■ Required work: Among the entries that follow, the required portion opens with the line containing "Individual Purkinje cells progressively" and closes with the line containing "Researchers tested whether". Give that portion again exactly, and nothing else.

Stored data:
--- START ---
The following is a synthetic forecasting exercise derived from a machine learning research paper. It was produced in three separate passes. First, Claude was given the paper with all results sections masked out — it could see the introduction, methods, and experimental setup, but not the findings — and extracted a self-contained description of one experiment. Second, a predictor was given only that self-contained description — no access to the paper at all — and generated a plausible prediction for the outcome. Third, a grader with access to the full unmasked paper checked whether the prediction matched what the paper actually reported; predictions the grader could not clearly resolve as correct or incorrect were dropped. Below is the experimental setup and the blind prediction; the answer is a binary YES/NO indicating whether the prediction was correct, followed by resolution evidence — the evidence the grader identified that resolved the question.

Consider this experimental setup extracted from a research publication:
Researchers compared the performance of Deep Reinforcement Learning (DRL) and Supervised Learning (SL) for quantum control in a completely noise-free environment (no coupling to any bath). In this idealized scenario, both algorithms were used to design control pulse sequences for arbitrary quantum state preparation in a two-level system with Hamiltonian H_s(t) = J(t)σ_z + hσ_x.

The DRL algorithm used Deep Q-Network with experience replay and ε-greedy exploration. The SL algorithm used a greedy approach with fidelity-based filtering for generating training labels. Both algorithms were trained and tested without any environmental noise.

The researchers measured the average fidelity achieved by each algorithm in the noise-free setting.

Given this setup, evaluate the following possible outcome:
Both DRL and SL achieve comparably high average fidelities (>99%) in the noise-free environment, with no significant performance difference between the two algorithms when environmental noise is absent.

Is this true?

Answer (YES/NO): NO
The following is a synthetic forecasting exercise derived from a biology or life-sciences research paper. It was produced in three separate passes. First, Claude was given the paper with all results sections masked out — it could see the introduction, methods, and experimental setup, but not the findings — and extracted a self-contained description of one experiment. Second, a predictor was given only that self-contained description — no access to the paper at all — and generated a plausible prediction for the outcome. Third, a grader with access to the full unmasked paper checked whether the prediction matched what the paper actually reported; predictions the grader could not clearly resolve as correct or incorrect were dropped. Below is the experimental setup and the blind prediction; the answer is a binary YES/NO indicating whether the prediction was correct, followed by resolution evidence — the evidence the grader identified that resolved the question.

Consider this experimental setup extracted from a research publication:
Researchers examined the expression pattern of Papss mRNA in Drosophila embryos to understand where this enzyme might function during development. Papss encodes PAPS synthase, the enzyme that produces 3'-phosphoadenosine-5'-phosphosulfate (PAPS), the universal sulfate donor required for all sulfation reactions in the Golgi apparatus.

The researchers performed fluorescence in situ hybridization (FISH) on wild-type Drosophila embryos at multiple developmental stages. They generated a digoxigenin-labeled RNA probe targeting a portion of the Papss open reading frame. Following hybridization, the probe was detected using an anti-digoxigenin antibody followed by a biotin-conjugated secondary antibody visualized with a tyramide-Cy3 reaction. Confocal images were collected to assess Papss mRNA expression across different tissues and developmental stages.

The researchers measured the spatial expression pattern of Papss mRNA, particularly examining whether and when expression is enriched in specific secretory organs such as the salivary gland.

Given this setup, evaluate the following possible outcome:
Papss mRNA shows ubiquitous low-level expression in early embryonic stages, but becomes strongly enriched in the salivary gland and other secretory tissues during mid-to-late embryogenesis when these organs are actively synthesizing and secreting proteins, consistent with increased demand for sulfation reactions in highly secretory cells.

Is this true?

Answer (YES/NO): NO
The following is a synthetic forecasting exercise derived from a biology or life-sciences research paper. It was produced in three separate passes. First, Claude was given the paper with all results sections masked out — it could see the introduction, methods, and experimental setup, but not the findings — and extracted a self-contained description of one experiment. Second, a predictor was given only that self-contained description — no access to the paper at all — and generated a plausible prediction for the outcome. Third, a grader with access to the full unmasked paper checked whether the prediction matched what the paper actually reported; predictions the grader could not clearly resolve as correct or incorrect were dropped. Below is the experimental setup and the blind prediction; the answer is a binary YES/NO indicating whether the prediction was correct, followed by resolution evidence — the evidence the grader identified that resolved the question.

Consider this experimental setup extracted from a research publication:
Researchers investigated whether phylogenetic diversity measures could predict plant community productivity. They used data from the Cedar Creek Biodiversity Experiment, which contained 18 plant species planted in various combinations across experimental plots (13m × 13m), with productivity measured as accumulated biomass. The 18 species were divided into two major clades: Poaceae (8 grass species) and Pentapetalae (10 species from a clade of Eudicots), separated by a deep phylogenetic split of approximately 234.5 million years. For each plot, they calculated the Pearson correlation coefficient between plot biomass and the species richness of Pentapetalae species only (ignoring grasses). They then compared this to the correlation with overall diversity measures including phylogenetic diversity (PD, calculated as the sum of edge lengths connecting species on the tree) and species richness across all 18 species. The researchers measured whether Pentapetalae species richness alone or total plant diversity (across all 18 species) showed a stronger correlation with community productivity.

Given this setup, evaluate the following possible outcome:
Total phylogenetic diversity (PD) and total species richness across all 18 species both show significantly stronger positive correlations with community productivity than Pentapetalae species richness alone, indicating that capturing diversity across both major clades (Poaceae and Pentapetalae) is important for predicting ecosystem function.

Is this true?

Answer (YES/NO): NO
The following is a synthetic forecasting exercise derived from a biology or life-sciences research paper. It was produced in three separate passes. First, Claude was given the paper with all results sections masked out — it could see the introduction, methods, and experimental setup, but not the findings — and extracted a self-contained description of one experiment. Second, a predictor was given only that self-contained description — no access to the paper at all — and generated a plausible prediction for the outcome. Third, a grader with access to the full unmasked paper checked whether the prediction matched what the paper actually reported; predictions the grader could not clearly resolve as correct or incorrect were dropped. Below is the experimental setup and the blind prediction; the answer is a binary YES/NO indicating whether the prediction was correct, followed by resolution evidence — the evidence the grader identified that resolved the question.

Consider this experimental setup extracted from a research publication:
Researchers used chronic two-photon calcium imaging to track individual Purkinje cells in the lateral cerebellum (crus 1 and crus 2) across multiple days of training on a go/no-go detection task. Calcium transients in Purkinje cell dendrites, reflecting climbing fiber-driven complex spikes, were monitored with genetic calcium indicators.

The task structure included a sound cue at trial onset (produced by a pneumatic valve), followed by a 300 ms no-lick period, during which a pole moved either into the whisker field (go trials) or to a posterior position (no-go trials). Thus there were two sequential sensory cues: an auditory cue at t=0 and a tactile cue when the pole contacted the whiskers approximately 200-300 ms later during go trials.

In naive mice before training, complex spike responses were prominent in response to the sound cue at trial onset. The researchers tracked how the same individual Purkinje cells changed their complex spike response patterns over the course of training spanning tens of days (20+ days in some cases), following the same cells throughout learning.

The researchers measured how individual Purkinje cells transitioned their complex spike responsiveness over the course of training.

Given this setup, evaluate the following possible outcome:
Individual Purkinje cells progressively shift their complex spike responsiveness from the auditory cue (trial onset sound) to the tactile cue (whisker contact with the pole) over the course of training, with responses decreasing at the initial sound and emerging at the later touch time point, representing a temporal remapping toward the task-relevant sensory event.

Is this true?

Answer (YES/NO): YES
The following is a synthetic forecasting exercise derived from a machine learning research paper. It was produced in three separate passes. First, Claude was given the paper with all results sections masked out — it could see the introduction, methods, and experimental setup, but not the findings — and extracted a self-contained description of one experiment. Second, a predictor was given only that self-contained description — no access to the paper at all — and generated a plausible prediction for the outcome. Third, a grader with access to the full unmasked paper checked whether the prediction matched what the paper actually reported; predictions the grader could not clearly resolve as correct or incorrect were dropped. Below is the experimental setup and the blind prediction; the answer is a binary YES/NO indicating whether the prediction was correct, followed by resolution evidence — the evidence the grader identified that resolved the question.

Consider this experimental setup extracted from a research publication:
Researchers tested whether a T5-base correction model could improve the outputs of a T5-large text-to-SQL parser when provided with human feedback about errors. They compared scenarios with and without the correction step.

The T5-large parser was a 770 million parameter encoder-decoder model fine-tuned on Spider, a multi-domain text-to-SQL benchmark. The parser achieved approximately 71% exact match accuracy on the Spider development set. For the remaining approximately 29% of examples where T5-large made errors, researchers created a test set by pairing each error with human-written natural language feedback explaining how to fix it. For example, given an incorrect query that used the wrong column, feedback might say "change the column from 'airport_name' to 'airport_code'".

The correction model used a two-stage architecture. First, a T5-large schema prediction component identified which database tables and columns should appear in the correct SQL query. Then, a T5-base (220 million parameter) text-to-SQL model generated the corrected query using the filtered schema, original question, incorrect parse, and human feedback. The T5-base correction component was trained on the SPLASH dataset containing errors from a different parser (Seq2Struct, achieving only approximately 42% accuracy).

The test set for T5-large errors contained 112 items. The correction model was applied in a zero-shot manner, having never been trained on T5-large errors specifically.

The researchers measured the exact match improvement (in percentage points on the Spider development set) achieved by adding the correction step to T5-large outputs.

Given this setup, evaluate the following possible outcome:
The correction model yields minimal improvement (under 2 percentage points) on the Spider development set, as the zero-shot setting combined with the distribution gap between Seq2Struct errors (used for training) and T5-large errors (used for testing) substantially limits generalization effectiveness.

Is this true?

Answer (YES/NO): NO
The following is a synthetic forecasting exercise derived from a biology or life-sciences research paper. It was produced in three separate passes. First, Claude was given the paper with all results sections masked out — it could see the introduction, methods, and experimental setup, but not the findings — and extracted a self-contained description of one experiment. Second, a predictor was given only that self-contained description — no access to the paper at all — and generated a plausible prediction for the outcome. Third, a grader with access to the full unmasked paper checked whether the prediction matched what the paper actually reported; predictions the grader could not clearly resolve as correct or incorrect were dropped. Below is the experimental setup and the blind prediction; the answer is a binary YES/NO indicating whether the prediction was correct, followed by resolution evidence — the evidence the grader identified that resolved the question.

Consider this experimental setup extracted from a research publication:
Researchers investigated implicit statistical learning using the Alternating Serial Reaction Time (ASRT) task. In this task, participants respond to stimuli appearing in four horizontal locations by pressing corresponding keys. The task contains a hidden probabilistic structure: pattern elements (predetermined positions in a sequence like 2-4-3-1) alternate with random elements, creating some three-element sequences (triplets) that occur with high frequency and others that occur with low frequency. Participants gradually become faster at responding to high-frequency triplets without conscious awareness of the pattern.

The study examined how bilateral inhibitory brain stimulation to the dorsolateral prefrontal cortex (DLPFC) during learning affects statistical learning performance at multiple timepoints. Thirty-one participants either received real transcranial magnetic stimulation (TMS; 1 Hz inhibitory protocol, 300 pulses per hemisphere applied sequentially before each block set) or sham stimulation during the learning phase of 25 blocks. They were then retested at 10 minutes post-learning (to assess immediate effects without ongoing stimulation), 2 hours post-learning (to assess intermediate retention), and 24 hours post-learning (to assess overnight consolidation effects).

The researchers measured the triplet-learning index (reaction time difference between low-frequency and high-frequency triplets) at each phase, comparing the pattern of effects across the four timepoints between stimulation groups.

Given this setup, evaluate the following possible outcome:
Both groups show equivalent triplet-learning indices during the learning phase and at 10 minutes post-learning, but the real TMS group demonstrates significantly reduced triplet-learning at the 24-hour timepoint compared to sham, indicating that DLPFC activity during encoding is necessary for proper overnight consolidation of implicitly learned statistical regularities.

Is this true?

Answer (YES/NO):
--- END ---
■ Solution for this problem:
Individual Purkinje cells progressively shift their complex spike responsiveness from the auditory cue (trial onset sound) to the tactile cue (whisker contact with the pole) over the course of training, with responses decreasing at the initial sound and emerging at the later touch time point, representing a temporal remapping toward the task-relevant sensory event.

Is this true?

Answer (YES/NO): YES
The following is a synthetic forecasting exercise derived from a machine learning research paper. It was produced in three separate passes. First, Claude was given the paper with all results sections masked out — it could see the introduction, methods, and experimental setup, but not the findings — and extracted a self-contained description of one experiment. Second, a predictor was given only that self-contained description — no access to the paper at all — and generated a plausible prediction for the outcome. Third, a grader with access to the full unmasked paper checked whether the prediction matched what the paper actually reported; predictions the grader could not clearly resolve as correct or incorrect were dropped. Below is the experimental setup and the blind prediction; the answer is a binary YES/NO indicating whether the prediction was correct, followed by resolution evidence — the evidence the grader identified that resolved the question.

Consider this experimental setup extracted from a research publication:
Researchers tested whether a T5-base correction model could improve the outputs of a T5-large text-to-SQL parser when provided with human feedback about errors. They compared scenarios with and without the correction step.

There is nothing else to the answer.